→ **Set of tasks**:
a: Decide whether each statement agrees with the discussion text, answering yes or no with the deciding words quoted exactly: (i) The concepts mentioned use small individual cars with 4 seats. (ii) Chicago's regular rapid transit arrives every 20 minutes at peak times. (iii) The writer from high volume manufacturing says repairs of BGA style parts usually succeed.
b: Please reproduce the discussion text word for word from "The regular rapid-transit" to "be even better.".
c: Answer these questions from the discussion text:
(i) In what place might someone feel uncomfortable alone with a shady-looking character?
(ii) How often does Chicago's regular rapid transit arrive most of the day?
(iii) What is used to apply the solder paste for BGA style parts?

→ **Study text**:
1) There have been several concepts that use a light overhead rail and small individual cars (4 seats). ...

Yes, I think the whole Personal rapid transit (PRT) idea has a lot of potential. I think the personal safety issue could be a tough one - ever feel uncomfortable when you are alone in an elevator with a shady-looking character? That could be a real problem with little cars with just 1-4 people in them.

The regular rapid-transit in Chicago has a big advantage over the commuter trains, instead of waiting 20 minutes, or an hour or two for a train, the RT arrives every few minutes at peak times, 10 minutes most of the day, and I think 20 minutes in off-hours. PRT would be even better.

Another green wave I'd love to see: things that are designed to be maintained/fixed/kept in service. ...

+1

There is a flip side to this though. I've had people moan about how nothing is repairable these days, you just buy a new one. Yes, but I was involved in high volume manufacturing, and the techniques that make these products as small and cheap as we want just do not lend themselves to being repaired. It takes specialized equipment and experience and special profiles for each application to replace a BGA style part (tiny solder pads on the bottom side, hundreds of them, all invisible - they are 'bulk' soldered by applying solder paste with a screen, and then heating the entire thing, and that repair often fails.

→ **Information shown**:
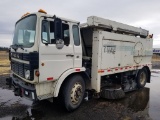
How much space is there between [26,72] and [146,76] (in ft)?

→ **Results of the exercise**:
a:
(i) Yes: "a light overhead rail and small individual cars (4 seats)"
(ii) No: "the RT arrives every few minutes at peak times"
(iii) No: "and that repair often fails"

b:
The regular rapid-transit in Chicago has a big advantage over the commuter trains, instead of waiting 20 minutes, or an hour or two for a train, the RT arrives every few minutes at peak times, 10 minutes most of the day, and I think 20 minutes in off-hours. PRT would be even better.

c:
(i) An elevator
(ii) Every 10 minutes
(iii) A screen